(STUDY TEXT)
Snowflake Publishing

LakeXpress creates Snowflake tables from exported Parquet files, enabling queries on data stored in S3, Azure, or GCS.

Table of Contents

Prerequisites

1. Snowflake Setup

Required objects:

  • Database (e.g., LAKEXPRESS_DB)
  • Warehouse (e.g., SNOWFLAKE_LEARNING_WH)
  • Stage pointing to S3 bucket (e.g., AWSS3_AWDW_STAGE)

Required privileges:

USE ROLE ACCOUNTADMIN;
GRANT CREATE SCHEMA ON DATABASE LAKEXPRESS_DB TO ROLE SYSADMIN;
GRANT USAGE ON WAREHOUSE SNOWFLAKE_LEARNING_WH TO ROLE SYSADMIN;
GRANT USAGE ON STAGE LAKEXPRESS_DB.PUBLIC.AWSS3_AWDW_STAGE TO ROLE SYSADMIN;

2. Cloud Storage Setup

Both S3 and Snowflake credentials must be in your credentials.json:

{
  "aws_s3_01": {
    "ds_type": "s3",
    "auth_mode": "profile",
    "info": {
      "directory": "s3://aetplakexpress/lakexpress/",
      "profile": "lakexpress"
    }
  },
  "snowflake_prod": {
    "ds_type": "snowflake",
    "auth_mode": "password",
    "info": {
      "account": "tj36405.eu-west-1",
      "user": "FRANCOIS.PACULL",
      "password": "your-password",
      "warehouse": "SNOWFLAKE_LEARNING_WH",
      "database": "LAKEXPRESS_DB",
      "stage": "AWSS3_AWDW_STAGE"
    }
  }
}

Critical: The S3 directory path must exactly match the Snowflake stage location.

Verify the match:

DESC STAGE LAKEXPRESS_DB.PUBLIC.AWSS3_AWDW_STAGE;
-- URL column shows: s3://aetplakexpress/lakexpress/

-- This MUST match your S3 credentials directory
-- "directory": "s3://aetplakexpress/lakexpress/"  ✓ Correct
-- "directory": "s3://aetplakexpress/"              ✗ Wrong - files won't be found

Authentication Modes

Password Authentication

{
  "snowflake_prod": {
    "ds_type": "snowflake",
    "auth_mode": "password",
    "info": {
      "account": "tj36405.eu-west-1",
      "user": "FRANCOIS.PACULL",
      "password": "your-password",
      "warehouse": "SNOWFLAKE_LEARNING_WH",
      "database": "LAKEXPRESS_DB",
      "stage": "AWSS3_AWDW_STAGE"

(GOAL OF THE EXERCISE) Please retype the part of the Snowflake Publishing text starting at "LakeXpress creates Snowflake" and ending at "bucket (e.g., AWSS3_AWDW_STAGE)".

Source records
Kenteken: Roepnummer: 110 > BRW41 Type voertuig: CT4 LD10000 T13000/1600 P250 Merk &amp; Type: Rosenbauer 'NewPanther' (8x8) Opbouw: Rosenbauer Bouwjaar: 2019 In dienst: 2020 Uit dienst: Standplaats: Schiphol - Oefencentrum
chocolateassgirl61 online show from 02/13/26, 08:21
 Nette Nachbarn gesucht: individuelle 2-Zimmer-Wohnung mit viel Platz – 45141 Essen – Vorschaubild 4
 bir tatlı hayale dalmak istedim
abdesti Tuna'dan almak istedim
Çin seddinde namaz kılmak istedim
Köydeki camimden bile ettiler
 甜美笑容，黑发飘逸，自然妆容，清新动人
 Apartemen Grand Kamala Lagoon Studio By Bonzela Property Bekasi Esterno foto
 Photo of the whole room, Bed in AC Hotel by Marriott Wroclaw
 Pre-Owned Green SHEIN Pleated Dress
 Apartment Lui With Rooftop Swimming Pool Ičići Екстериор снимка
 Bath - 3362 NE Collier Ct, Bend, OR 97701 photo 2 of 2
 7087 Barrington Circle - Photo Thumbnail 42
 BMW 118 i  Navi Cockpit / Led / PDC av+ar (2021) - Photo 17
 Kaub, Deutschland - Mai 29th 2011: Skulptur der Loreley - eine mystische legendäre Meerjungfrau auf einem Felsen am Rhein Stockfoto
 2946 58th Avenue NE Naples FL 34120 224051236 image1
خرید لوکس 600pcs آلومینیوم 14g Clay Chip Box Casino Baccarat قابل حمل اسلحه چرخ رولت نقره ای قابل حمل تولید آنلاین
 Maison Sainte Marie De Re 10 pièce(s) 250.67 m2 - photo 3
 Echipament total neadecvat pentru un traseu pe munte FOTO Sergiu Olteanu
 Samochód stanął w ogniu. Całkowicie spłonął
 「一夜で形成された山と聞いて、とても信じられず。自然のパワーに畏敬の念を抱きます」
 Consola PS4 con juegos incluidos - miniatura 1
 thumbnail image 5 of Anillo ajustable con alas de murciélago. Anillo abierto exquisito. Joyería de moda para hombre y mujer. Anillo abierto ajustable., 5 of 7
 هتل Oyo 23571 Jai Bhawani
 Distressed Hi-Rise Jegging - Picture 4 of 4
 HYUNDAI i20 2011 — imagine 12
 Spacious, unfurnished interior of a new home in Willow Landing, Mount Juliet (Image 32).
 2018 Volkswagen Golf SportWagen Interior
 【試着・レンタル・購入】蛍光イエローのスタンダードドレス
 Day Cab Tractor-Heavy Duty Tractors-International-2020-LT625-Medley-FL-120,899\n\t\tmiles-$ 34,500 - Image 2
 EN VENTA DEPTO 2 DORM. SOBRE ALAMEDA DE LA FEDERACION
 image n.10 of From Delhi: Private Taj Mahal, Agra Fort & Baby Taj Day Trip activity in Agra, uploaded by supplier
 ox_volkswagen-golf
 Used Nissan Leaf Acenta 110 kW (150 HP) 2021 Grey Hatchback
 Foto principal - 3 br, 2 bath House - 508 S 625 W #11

(ANSWER TO THE PROBLEM)
LakeXpress creates Snowflake tables from exported Parquet files, enabling queries on data stored in S3, Azure, or GCS.

Table of Contents

Prerequisites

1. Snowflake Setup

Required objects:

  • Database (e.g., LAKEXPRESS_DB)
  • Warehouse (e.g., SNOWFLAKE_LEARNING_WH)
  • Stage pointing to S3 bucket (e.g., AWSS3_AWDW_STAGE)